Rogelio Padilla de León, who heads the CTM in Aguascalientes, the largest union in the country, told local media that the Japanese automaker has not disclosed how many layoffs will be made in each plant. All they know is that the measure will be carried out in the two plants (A1 and A2) that Nissan operates in that state and in CIVAC, the assembly facility located in Cuernavaca, Morelos.
Only the COMPAS plant, which Nissan operates in co-investment with Daimler, will not be affected.

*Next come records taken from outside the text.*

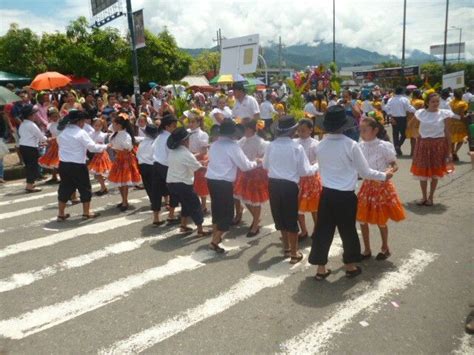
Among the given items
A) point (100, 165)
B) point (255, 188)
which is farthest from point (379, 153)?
point (100, 165)

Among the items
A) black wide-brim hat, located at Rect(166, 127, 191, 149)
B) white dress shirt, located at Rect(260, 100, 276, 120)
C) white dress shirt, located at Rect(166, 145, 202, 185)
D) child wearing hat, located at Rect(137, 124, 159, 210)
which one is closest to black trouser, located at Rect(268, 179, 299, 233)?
white dress shirt, located at Rect(166, 145, 202, 185)

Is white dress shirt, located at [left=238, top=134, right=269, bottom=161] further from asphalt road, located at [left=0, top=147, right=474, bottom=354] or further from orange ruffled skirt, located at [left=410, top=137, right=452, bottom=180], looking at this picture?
orange ruffled skirt, located at [left=410, top=137, right=452, bottom=180]

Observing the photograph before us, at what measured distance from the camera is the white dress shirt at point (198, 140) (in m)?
7.68

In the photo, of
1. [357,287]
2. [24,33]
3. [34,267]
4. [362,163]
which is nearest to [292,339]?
[357,287]

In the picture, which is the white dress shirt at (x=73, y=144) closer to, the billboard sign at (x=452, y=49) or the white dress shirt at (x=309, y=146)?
the white dress shirt at (x=309, y=146)

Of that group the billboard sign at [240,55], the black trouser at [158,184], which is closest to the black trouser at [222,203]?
the black trouser at [158,184]

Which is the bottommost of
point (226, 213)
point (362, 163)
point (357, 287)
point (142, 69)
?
point (357, 287)

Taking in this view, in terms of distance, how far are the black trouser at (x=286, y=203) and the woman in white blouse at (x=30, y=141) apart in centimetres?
661

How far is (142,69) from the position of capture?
117ft

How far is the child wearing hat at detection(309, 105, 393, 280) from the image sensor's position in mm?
4867

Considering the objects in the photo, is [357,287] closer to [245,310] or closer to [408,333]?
[408,333]

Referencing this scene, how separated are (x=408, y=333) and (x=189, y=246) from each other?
3.43 metres

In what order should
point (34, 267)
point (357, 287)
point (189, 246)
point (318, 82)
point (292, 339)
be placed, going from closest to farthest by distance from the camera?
1. point (292, 339)
2. point (357, 287)
3. point (34, 267)
4. point (189, 246)
5. point (318, 82)

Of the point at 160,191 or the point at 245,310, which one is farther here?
the point at 160,191
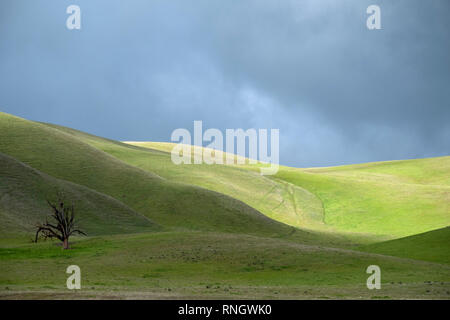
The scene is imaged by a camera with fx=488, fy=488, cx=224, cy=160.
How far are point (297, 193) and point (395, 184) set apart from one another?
2877 cm

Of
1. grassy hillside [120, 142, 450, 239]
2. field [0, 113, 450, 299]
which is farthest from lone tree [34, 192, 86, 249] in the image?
grassy hillside [120, 142, 450, 239]

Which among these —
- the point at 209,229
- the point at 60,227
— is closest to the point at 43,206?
the point at 60,227

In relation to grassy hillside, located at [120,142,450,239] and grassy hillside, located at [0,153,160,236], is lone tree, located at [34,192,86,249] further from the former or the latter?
grassy hillside, located at [120,142,450,239]

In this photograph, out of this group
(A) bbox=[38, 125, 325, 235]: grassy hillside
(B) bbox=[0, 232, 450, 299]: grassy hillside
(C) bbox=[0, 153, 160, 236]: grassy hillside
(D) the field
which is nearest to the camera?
(B) bbox=[0, 232, 450, 299]: grassy hillside

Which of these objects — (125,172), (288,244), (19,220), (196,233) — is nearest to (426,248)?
(288,244)

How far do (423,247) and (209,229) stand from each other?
31.8 m

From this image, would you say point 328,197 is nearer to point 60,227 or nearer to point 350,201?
point 350,201

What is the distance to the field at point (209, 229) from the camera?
29219 mm

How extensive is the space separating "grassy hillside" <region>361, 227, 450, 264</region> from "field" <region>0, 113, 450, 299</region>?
196mm

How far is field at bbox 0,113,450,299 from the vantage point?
29219 millimetres

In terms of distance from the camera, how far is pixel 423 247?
52.3 m

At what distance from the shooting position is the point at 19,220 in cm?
5750

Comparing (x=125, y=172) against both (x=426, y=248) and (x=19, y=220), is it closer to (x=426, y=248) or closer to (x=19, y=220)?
(x=19, y=220)

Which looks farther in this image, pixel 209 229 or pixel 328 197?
pixel 328 197
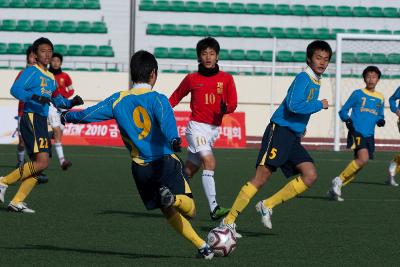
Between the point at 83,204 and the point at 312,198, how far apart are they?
316cm

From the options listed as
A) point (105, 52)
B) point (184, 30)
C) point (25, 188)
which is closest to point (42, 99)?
point (25, 188)

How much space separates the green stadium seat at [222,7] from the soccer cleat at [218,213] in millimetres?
24982

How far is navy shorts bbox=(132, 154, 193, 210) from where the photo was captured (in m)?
6.71

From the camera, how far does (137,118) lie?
21.9 ft

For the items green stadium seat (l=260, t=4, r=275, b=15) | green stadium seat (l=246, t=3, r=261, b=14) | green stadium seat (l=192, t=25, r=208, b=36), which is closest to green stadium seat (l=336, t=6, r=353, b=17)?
green stadium seat (l=260, t=4, r=275, b=15)

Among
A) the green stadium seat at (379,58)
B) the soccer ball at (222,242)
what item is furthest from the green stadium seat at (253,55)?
the soccer ball at (222,242)

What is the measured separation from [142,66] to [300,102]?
2235 millimetres

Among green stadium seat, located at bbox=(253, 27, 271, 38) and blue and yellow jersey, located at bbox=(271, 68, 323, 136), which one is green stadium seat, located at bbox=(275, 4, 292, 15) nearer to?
green stadium seat, located at bbox=(253, 27, 271, 38)

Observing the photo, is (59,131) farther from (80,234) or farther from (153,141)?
(153,141)

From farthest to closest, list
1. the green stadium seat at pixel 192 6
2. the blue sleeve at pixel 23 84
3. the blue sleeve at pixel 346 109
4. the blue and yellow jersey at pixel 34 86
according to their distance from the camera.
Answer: the green stadium seat at pixel 192 6 → the blue sleeve at pixel 346 109 → the blue and yellow jersey at pixel 34 86 → the blue sleeve at pixel 23 84

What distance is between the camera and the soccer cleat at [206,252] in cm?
689

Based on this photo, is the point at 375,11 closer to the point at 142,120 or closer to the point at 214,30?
the point at 214,30

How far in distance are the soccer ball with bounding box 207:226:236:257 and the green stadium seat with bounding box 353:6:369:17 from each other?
2793 cm

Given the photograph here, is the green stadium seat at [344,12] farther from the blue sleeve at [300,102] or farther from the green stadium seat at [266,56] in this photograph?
the blue sleeve at [300,102]
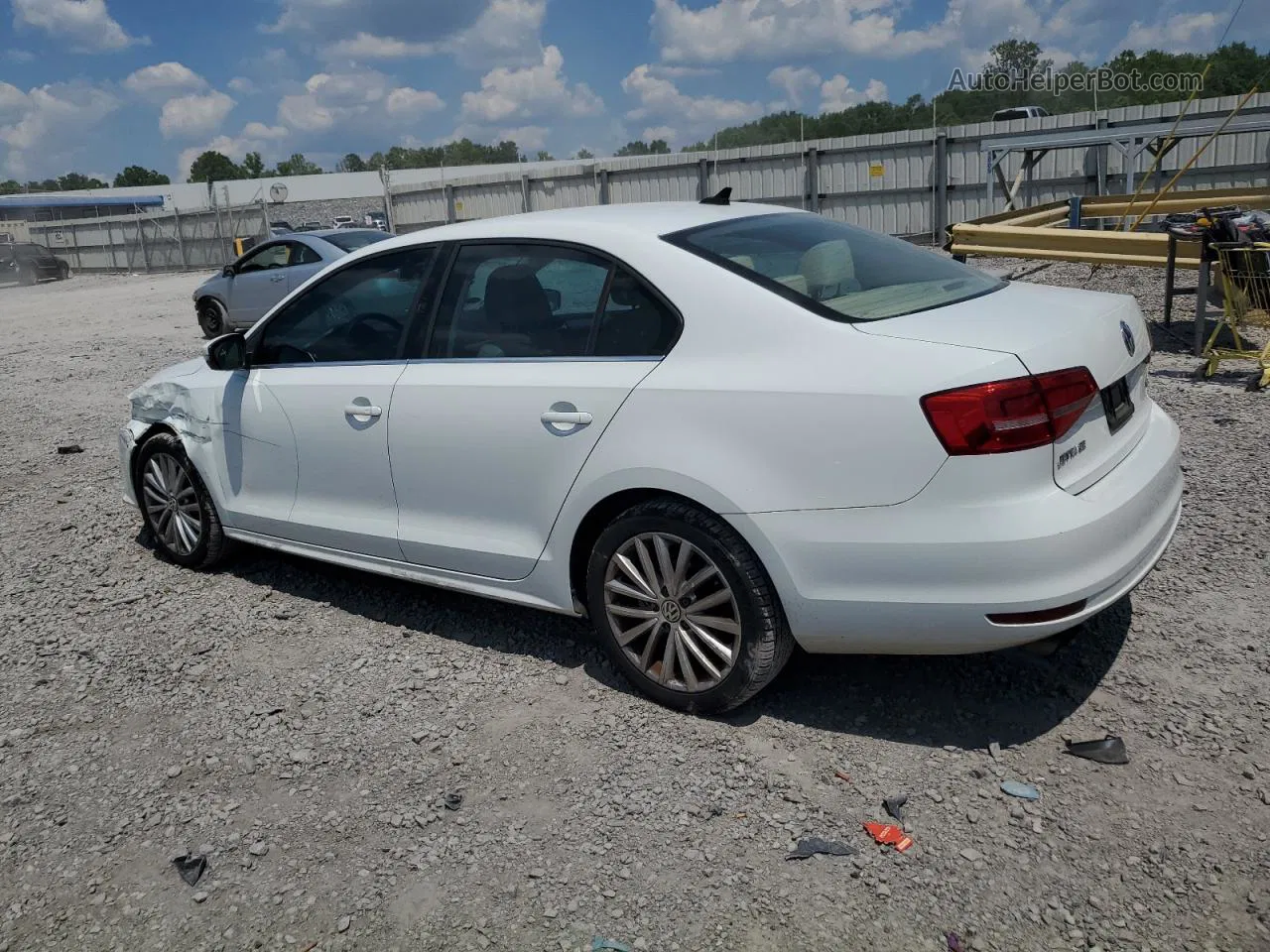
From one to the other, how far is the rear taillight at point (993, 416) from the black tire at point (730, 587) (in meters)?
0.73

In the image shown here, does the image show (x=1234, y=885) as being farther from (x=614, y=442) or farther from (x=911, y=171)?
(x=911, y=171)

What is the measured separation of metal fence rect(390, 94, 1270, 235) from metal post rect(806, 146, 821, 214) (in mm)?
22

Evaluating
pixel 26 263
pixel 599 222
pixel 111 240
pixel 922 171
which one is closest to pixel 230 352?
pixel 599 222

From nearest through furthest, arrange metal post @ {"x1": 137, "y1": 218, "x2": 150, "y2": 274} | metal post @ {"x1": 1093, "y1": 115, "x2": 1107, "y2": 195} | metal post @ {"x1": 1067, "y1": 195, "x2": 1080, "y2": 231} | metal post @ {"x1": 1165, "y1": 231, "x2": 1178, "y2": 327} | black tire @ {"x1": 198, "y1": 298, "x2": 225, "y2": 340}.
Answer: metal post @ {"x1": 1165, "y1": 231, "x2": 1178, "y2": 327} → metal post @ {"x1": 1067, "y1": 195, "x2": 1080, "y2": 231} → black tire @ {"x1": 198, "y1": 298, "x2": 225, "y2": 340} → metal post @ {"x1": 1093, "y1": 115, "x2": 1107, "y2": 195} → metal post @ {"x1": 137, "y1": 218, "x2": 150, "y2": 274}

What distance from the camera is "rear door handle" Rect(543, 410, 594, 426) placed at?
3.51 metres

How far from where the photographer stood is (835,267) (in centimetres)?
360

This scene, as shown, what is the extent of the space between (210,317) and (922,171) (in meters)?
14.5

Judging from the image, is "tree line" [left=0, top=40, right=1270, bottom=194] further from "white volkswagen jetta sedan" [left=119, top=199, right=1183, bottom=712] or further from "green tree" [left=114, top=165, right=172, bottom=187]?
"green tree" [left=114, top=165, right=172, bottom=187]

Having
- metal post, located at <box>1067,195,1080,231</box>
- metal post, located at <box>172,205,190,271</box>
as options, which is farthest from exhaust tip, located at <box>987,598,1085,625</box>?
metal post, located at <box>172,205,190,271</box>

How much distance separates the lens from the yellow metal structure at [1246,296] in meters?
7.35

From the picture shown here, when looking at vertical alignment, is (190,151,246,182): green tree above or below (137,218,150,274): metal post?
above

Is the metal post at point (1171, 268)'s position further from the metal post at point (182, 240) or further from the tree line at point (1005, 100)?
the metal post at point (182, 240)

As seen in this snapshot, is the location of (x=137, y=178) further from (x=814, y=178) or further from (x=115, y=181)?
(x=814, y=178)

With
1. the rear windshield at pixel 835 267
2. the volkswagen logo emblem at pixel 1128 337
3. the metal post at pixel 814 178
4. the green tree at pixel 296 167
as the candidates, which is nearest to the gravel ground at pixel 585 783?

The head of the union affirmed that the dismissals will be carried out gradually in the first three months of the year and will depend not only on the sales volume in the United States, but also on the local market, since a large part of the production of said plants is destined to meet demand in Mexico, where Nissan is undisputed leader in sales by number of units.
The A1 plant produces Sentra sedans, while the A2 manufactures the March, Versa sedan, Versa Note (hatchback), and Kicks crossovers. The Morelos plant––the first that Nissan built outside of Japan––produces NP300 pickups (including a variant for Renault) and NV200 cargo vans.